### What is needed
Look through the data below and output, unchanged, every line from the one holding "#68 中国人英语 词汇" through the one holding "Assassin's Creed Вальгалла", inclusive. Skip the pictures.

### Provided records
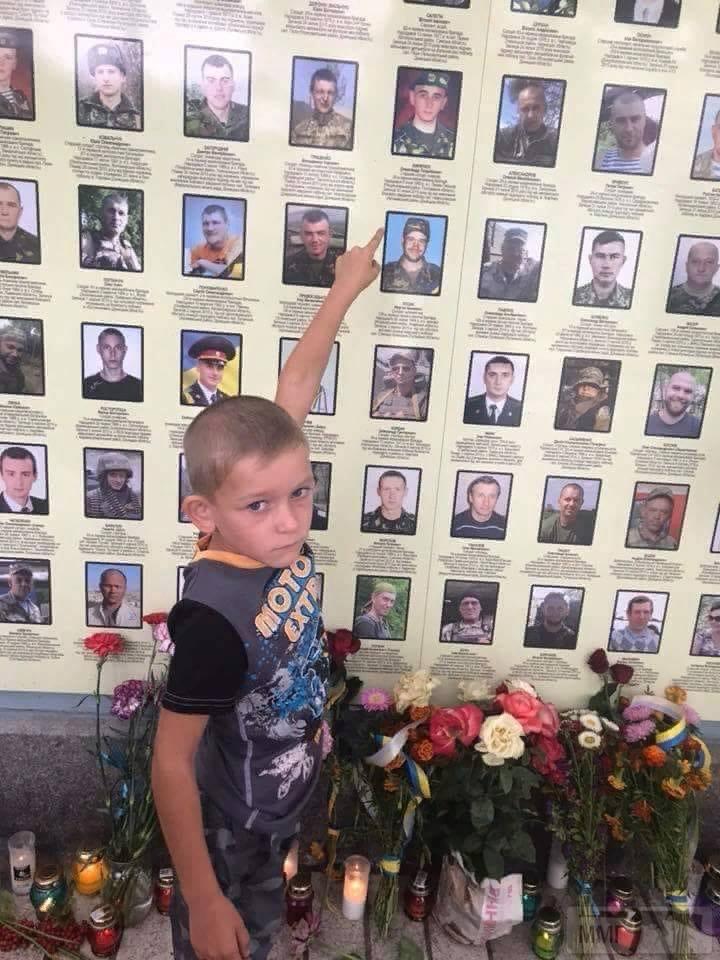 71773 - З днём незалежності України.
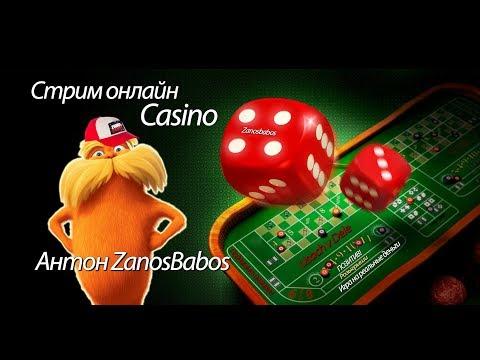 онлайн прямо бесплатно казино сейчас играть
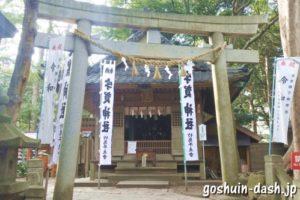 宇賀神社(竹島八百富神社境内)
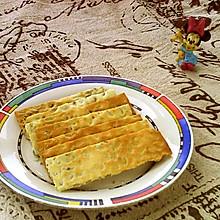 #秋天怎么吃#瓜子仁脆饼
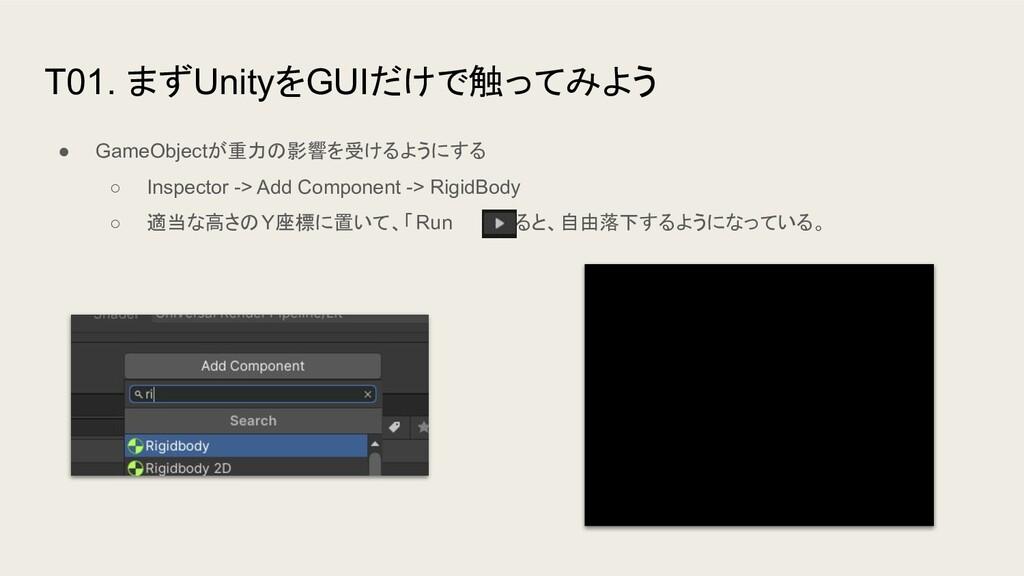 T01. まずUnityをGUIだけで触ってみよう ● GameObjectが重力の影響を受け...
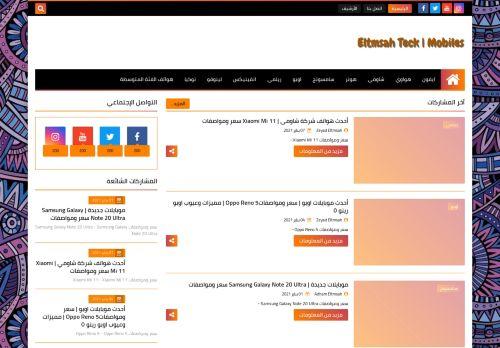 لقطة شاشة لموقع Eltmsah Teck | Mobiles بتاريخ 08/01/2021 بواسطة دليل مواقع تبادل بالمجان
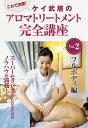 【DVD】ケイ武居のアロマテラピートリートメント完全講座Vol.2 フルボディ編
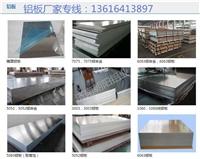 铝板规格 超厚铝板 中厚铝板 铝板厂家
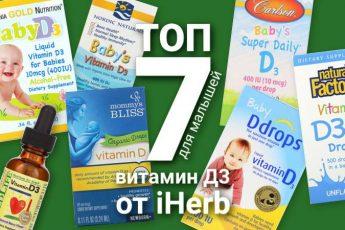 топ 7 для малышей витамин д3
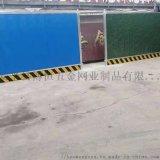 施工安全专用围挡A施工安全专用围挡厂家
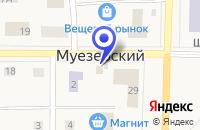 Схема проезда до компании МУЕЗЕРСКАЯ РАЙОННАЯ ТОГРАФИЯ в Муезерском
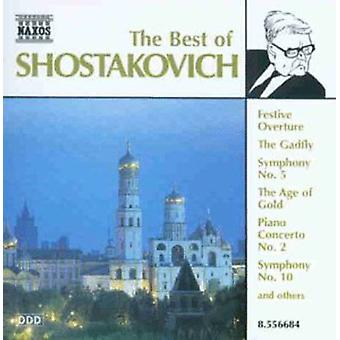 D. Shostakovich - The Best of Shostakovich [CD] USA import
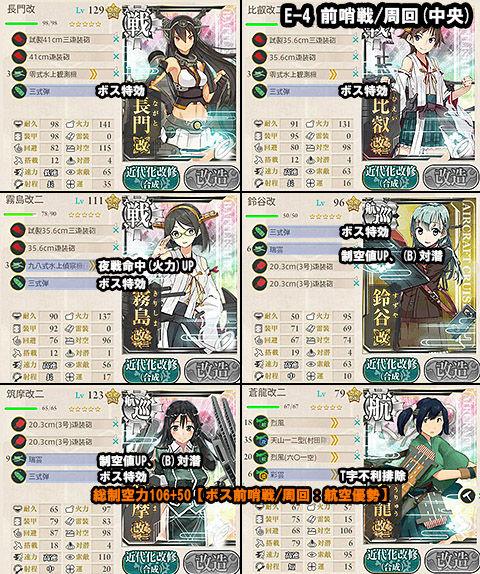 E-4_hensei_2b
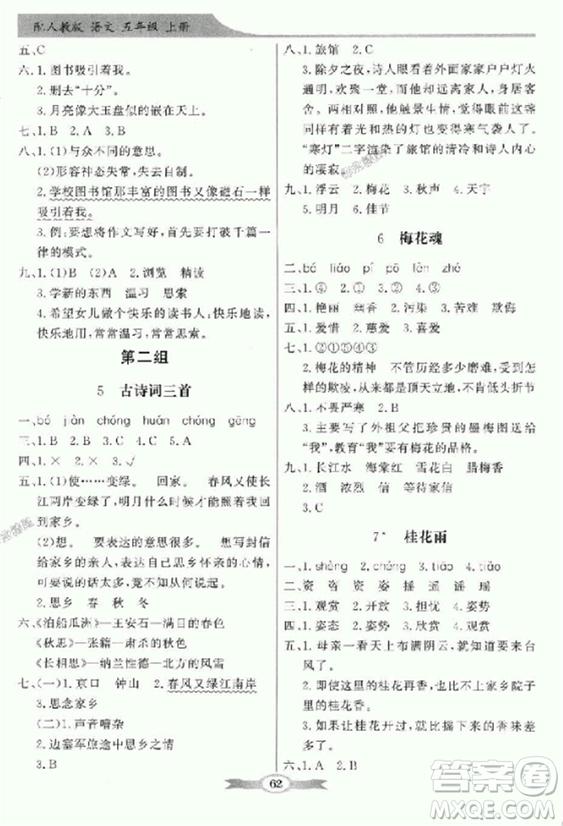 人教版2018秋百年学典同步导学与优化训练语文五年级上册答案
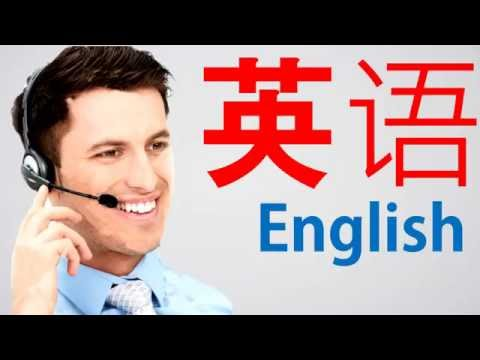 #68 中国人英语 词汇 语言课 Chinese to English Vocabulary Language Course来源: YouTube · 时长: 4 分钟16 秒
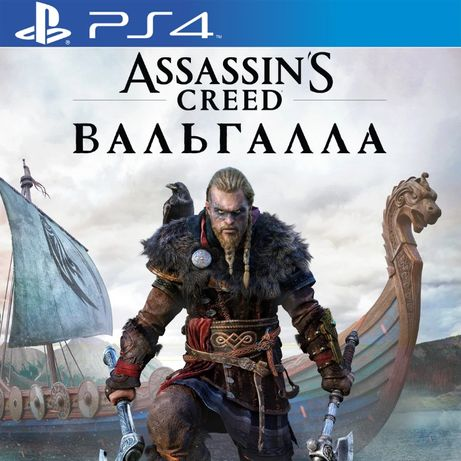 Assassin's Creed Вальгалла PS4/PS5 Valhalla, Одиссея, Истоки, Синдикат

---

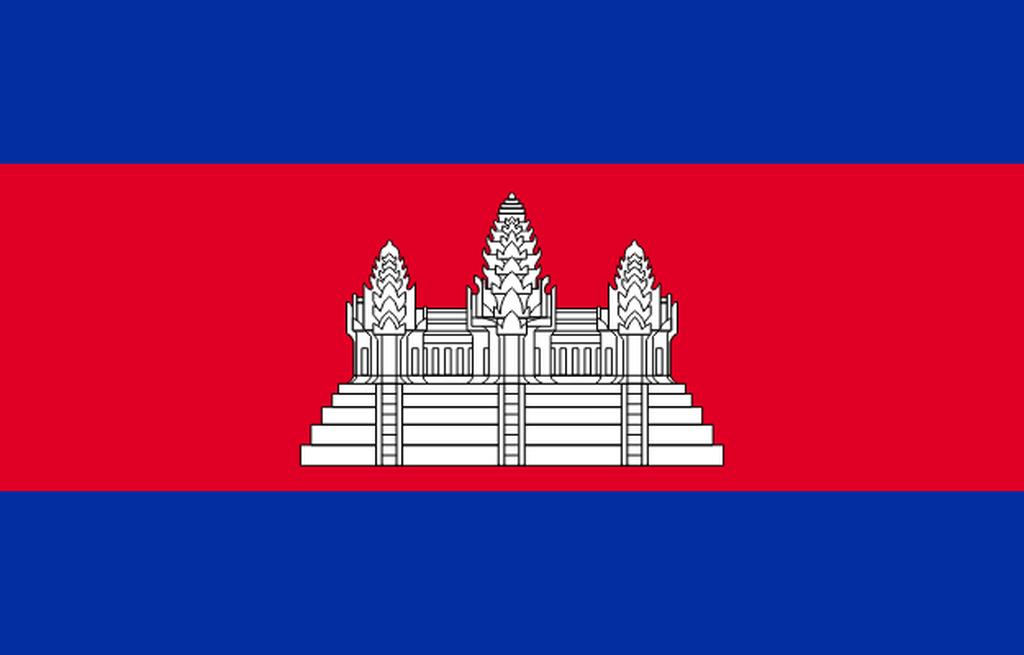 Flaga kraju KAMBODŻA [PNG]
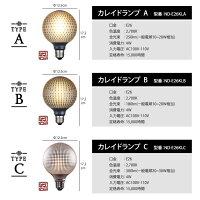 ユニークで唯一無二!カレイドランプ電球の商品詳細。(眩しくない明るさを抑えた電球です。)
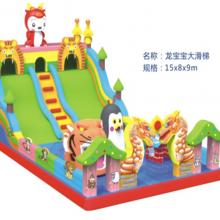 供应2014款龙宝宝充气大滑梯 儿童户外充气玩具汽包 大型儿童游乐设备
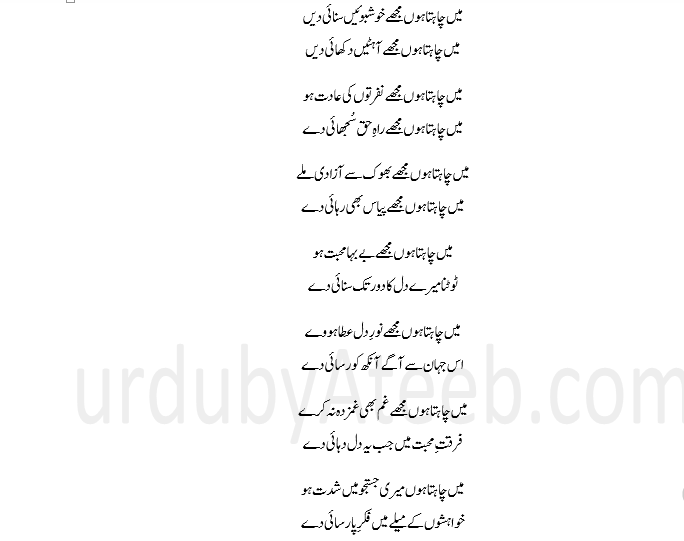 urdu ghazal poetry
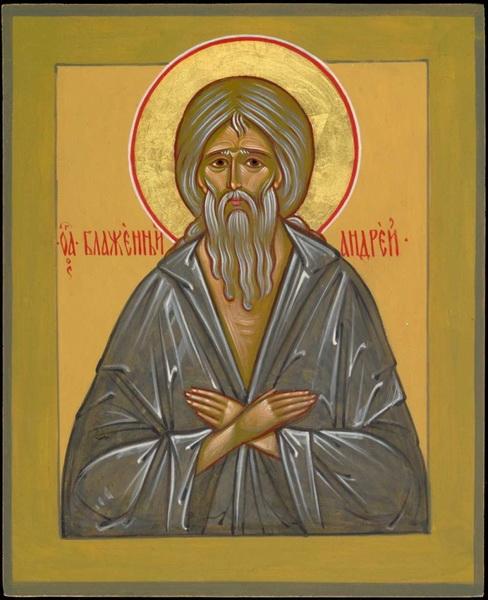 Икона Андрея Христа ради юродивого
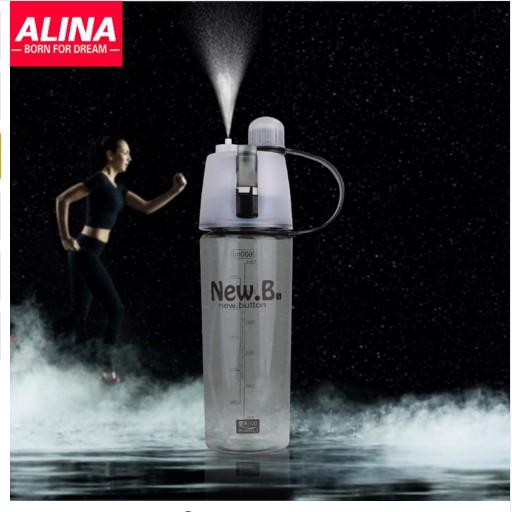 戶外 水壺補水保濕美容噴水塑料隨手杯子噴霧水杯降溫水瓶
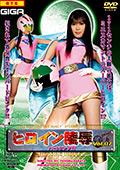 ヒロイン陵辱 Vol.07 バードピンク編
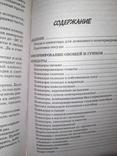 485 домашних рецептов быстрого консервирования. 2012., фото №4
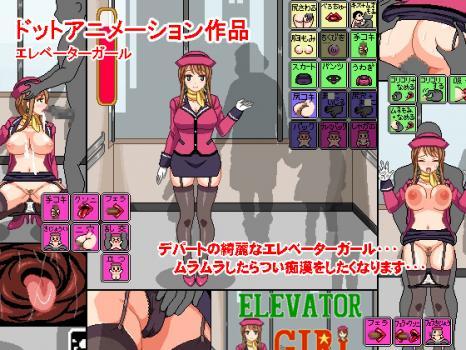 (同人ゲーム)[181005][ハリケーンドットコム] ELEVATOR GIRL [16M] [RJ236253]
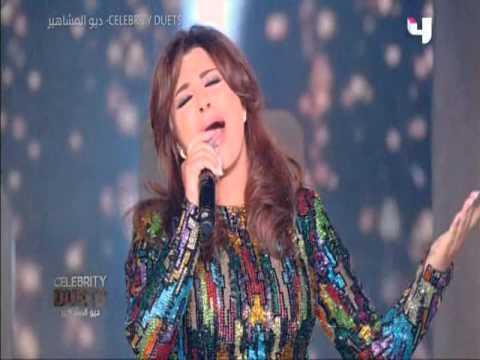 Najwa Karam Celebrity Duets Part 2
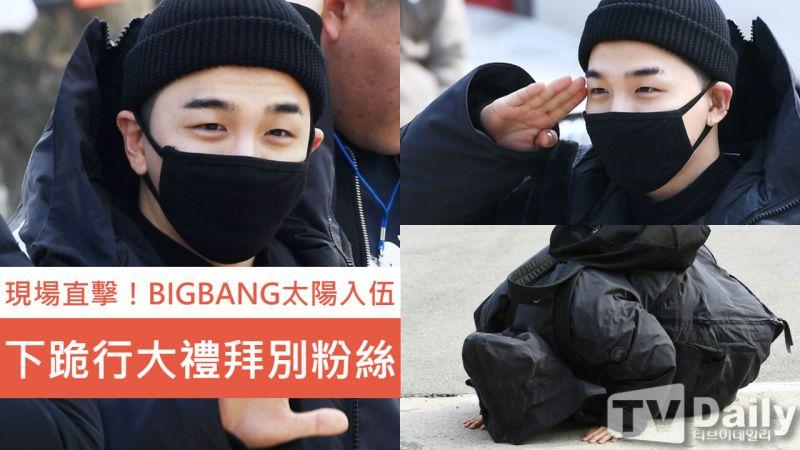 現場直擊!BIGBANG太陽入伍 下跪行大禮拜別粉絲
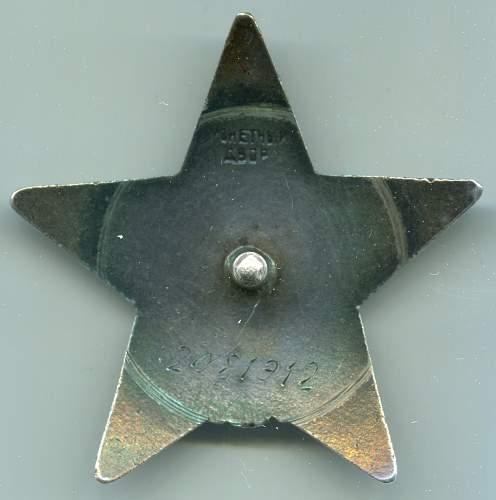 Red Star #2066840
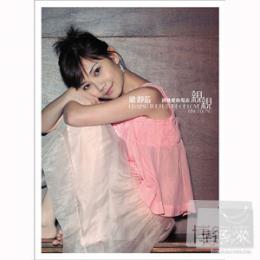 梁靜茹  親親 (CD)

### Output of the task
 #68 中国人英语 词汇 语言课 Chinese to English Vocabulary Language Course来源: YouTube · 时长: 4 分钟16 秒
 Assassin's Creed Вальгалла PS4/PS5 Valhalla, Одиссея, Истоки, Синдикат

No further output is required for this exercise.